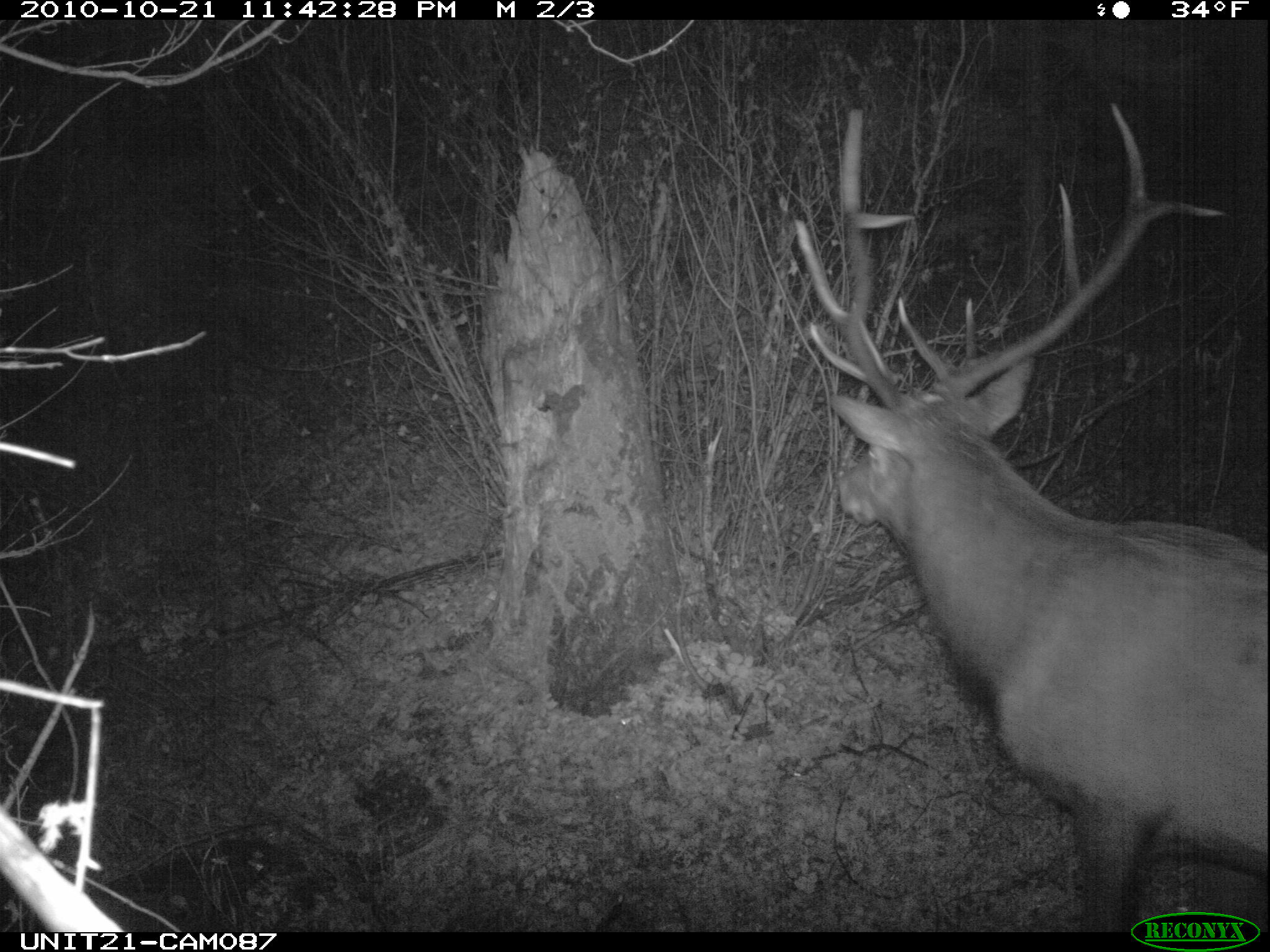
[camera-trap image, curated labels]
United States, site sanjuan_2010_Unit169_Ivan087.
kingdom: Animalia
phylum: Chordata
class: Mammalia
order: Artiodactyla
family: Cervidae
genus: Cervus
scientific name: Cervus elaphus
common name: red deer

------------------------------------

Give the entries above again in full and exactly, but not the pictures.

[camera-trap image, curated labels]
United States, site sanjuan_2010_Unit169_Ivan087.
kingdom: Animalia
phylum: Chordata
class: Mammalia
order: Artiodactyla
family: Cervidae
genus: Cervus
scientific name: Cervus elaphus
common name: red deer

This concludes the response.